The attack leverages the network-accessible nature of the vulnerable function combined with DNS manipulation capabilities. An attacker must first gain administrative access to the web server interface, then position themselves to intercept or manipulate DNS queries originating from the MicroServer device. When the vulnerable function attempts to establish a reverse SSH connection, the attacker's DNS manipulation redirects the connection to a malicious server that can capture credentials, inject commands, or maintain persistent access to the compromised system.

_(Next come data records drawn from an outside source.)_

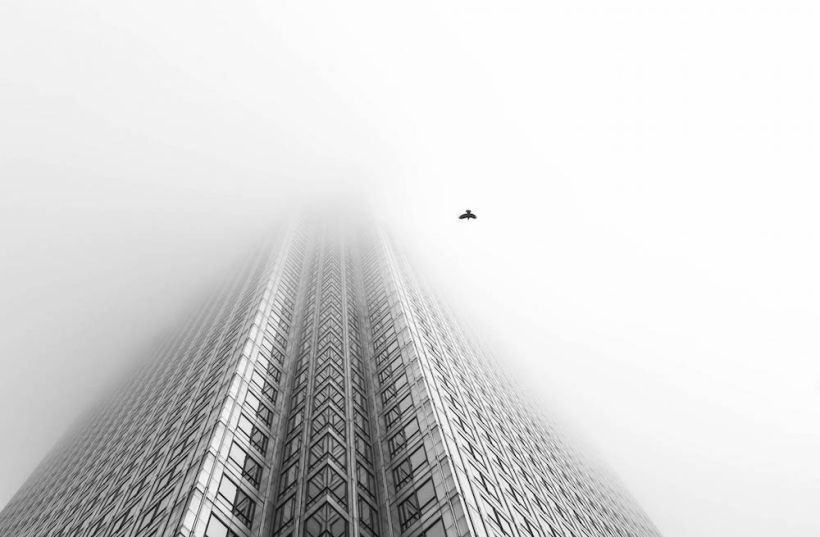 """Free Bird,"" London, England, by Chaitanya Deshpande"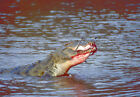Art print POSTER Nile Crocodile Eats Gazelle, Kenya
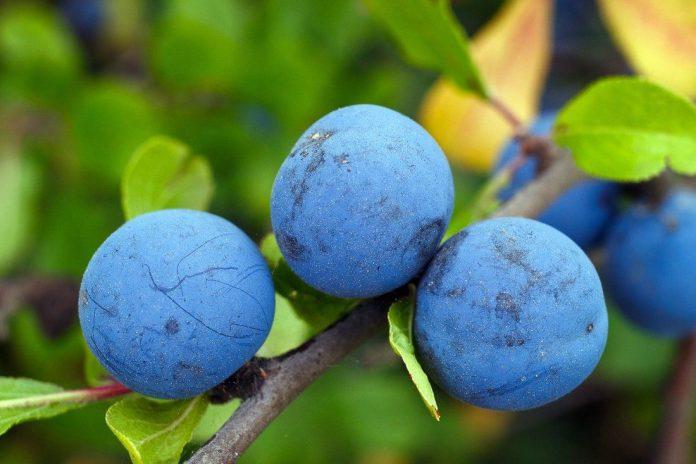 Šljiva voćka koja rađa u Srbiji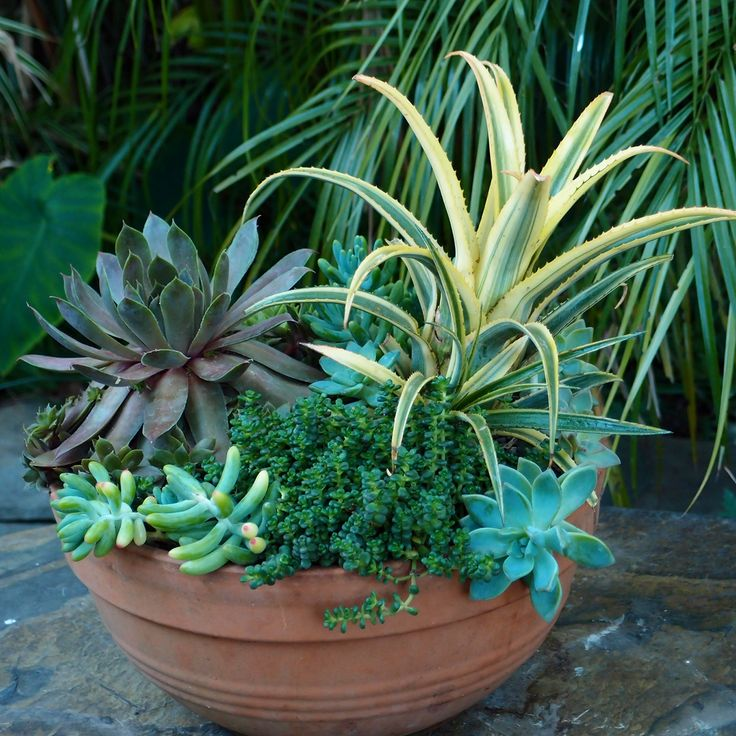 Aechmea Aztec Gold (in The Bromeliad Family) And Sedums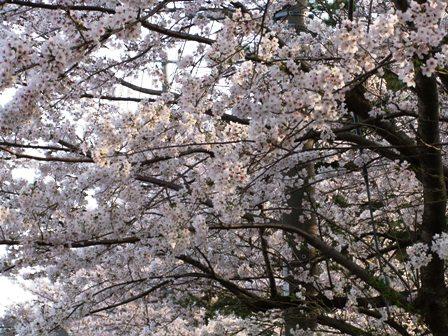 2011.4.12 桜 005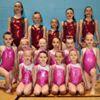 Everyone Active School of Gymnastics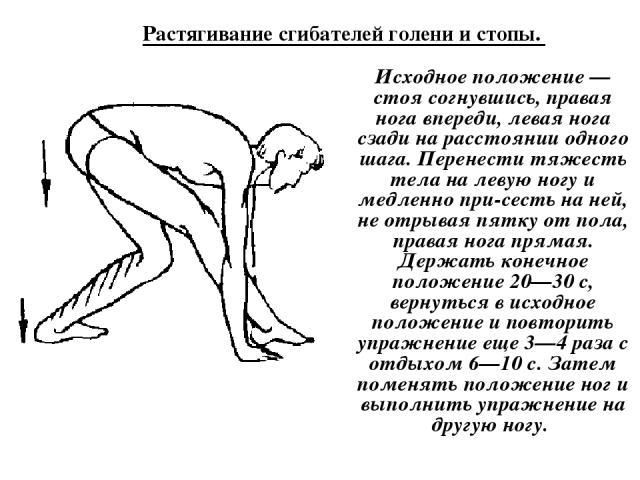 Растягивание сгибателей голени и стопы. Исходное положение — стоя согнувшись, правая нога впереди, левая нога сзади на расстоянии одного шага. Перенести тяжесть тела на левую ногу и медленно при сесть на ней, не отрывая пятку от пола, правая нога пр…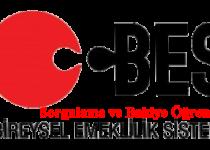 BES Sorgulama ve Bakiye Öğrenme İşlemi Nasıl Yapılır?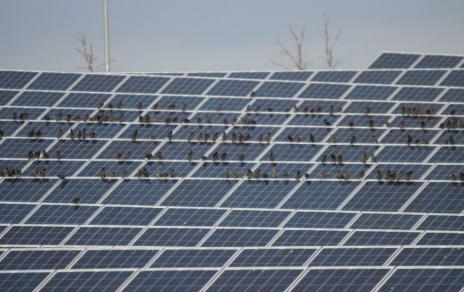 Silver and solar - President Biden pledges to boost solar energy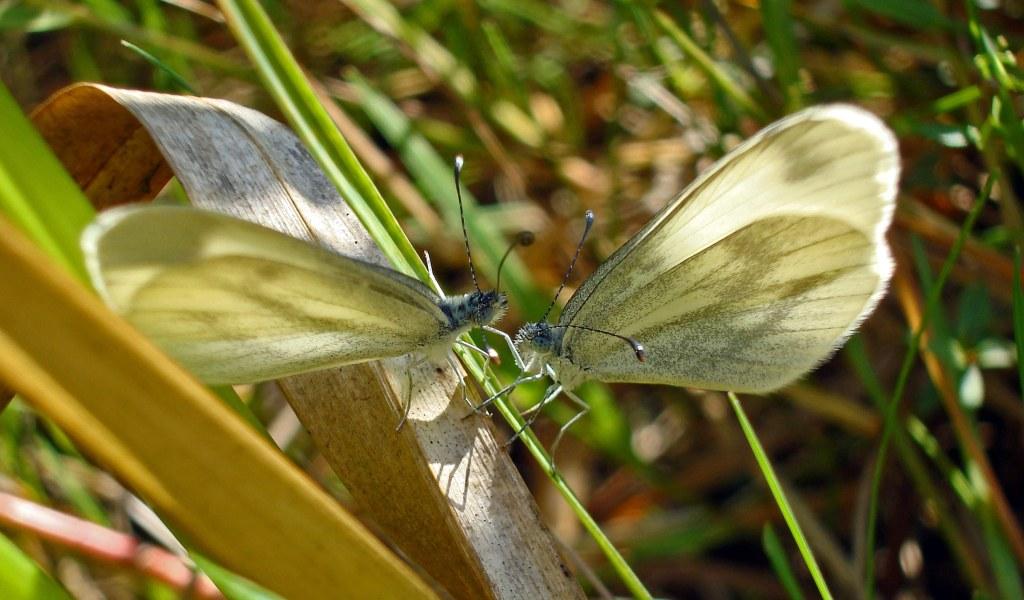 Wood whites (Leptidea sinapis)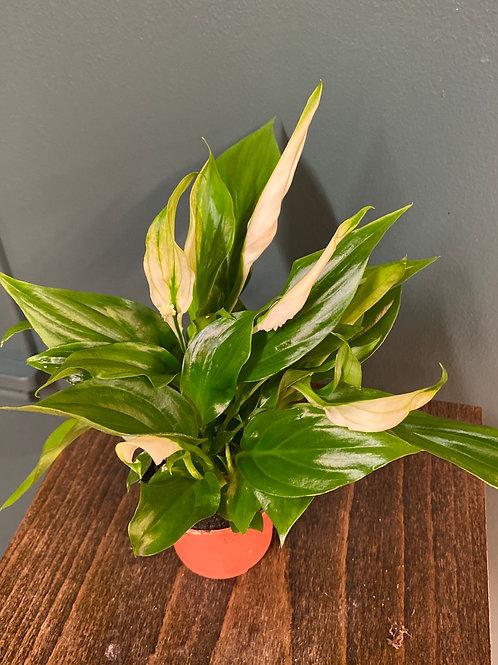 Spathyphyllum 'Pearl Cupido', 7 cm potte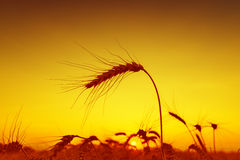 Sun over grain field Royalty Free Stock Photos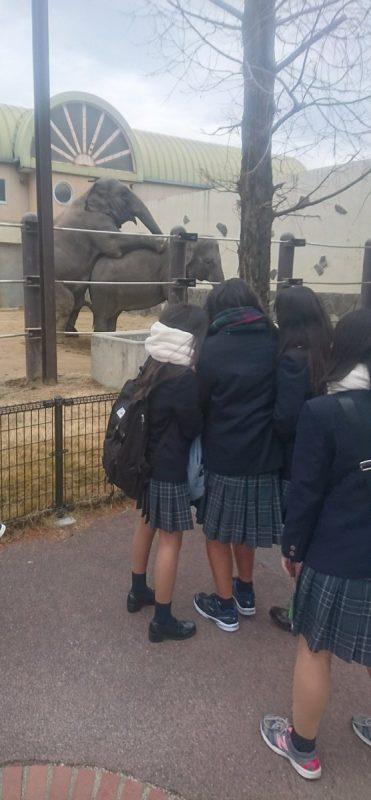 【画像】ゾウさん、JKの前でおっ始める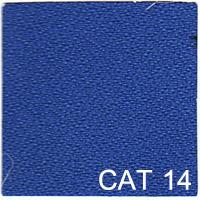 CAT 14 copy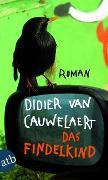 Cover-Bild zu Das Findelkind von Cauwelaert, Didier van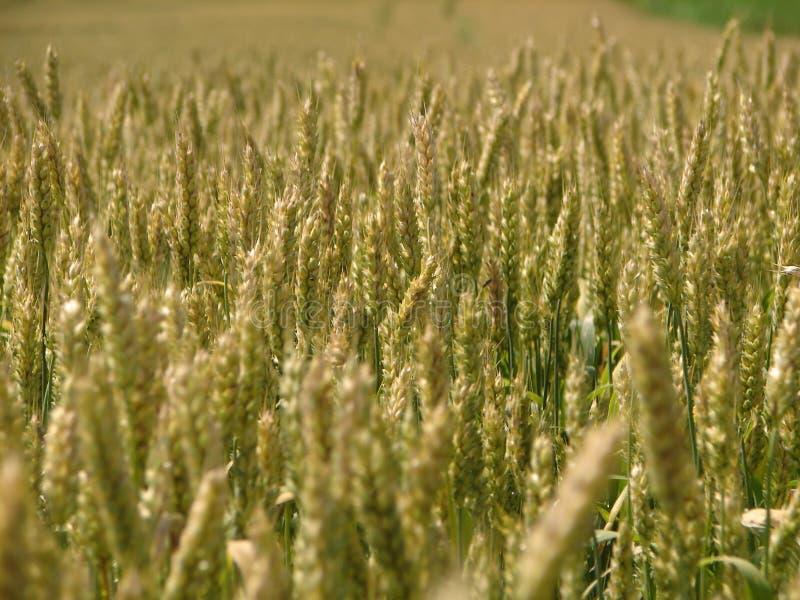 Download Wheat field stock photo. Image of food, farm, farmland - 996978
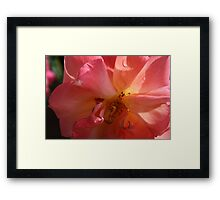 A PINK ROSE JUST FOR YOU  Framed Print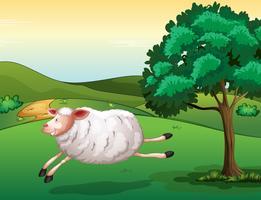 Uma ovelha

The exploitation flow involves:

  1. Gaining administrative access to the MicroServer web interface
  2. Setting up DNS interception or spoofing on the local network
  3. Waiting for or triggering the reverse SSH connection function
  4. Redirecting the connection to an attacker-controlled SSH server
  5. Capturing authentication credentials or establishing a backdoor

Detection Methods for CVE-2025-61939

Indicators of Compromise

  • Unusual outbound SSH connections from MicroServer devices to unexpected IP addresses
  • DNS query logs showing queries for vendor domains resolving to non-vendor IP addresses
  • Network traffic analysis revealing SSH connections to unrecognized external hosts
  • Authentication attempts from MicroServer devices to unauthorized endpoints

Detection Strategies

  • Monitor DNS traffic for anomalous resolution patterns targeting vendor-specific domains
  • Implement network-based intrusion detection rules to identify SSH connections to non-whitelisted destinations
  • Deploy endpoint monitoring to detect unauthorized SSH process spawning on MicroServer systems
  • Analyze web server administrative access logs for suspicious authentication patterns

Monitoring Recommendations

  • Enable comprehensive logging of all outbound network connections from MicroServer devices
  • Implement DNS security monitoring to detect potential spoofing or poisoning attempts
  • Configure alerts for SSH connections originating from OT/ICS network segments to external addresses
  • Regularly audit administrative access to MicroServer web interfaces

How to Mitigate CVE-2025-61939

Immediate Actions Required

  • Review and disable any unused functions that establish reverse SSH connections in MicroServer configurations
  • Implement network segmentation to isolate MicroServer devices from untrusted network segments
  • Deploy DNS security controls such as DNSSEC to prevent DNS manipulation attacks
  • Restrict administrative access to MicroServer web interfaces to authorized personnel only

Patch Information

Refer to the CISA ICS Advisory ICSA-26-006-01 for official vendor guidance and patch availability. Additional technical details are available in the GitHub CSAF JSON Resource.

Workarounds

  • Block outbound SSH connections from MicroServer devices at the network perimeter if the reverse SSH functionality is not required
  • Implement strict firewall rules limiting MicroServer outbound communications to known-good destinations
  • Deploy network monitoring to detect and alert on any DNS manipulation attempts targeting vendor domains
  • Use host-based SSH configuration to enforce strict host key checking where possible
bash
# Example network isolation using firewall rules
# Block outbound SSH from MicroServer subnet
iptables -A OUTPUT -s 10.0.1.0/24 -p tcp --dport 22 -j DROP

# Allow only specific trusted destinations if SSH is required
iptables -A OUTPUT -s 10.0.1.0/24 -d trusted.vendor.ip -p tcp --dport 22 -j ACCEPT

Disclaimer: This content was generated using AI. While we strive for accuracy, please verify critical information with official sources.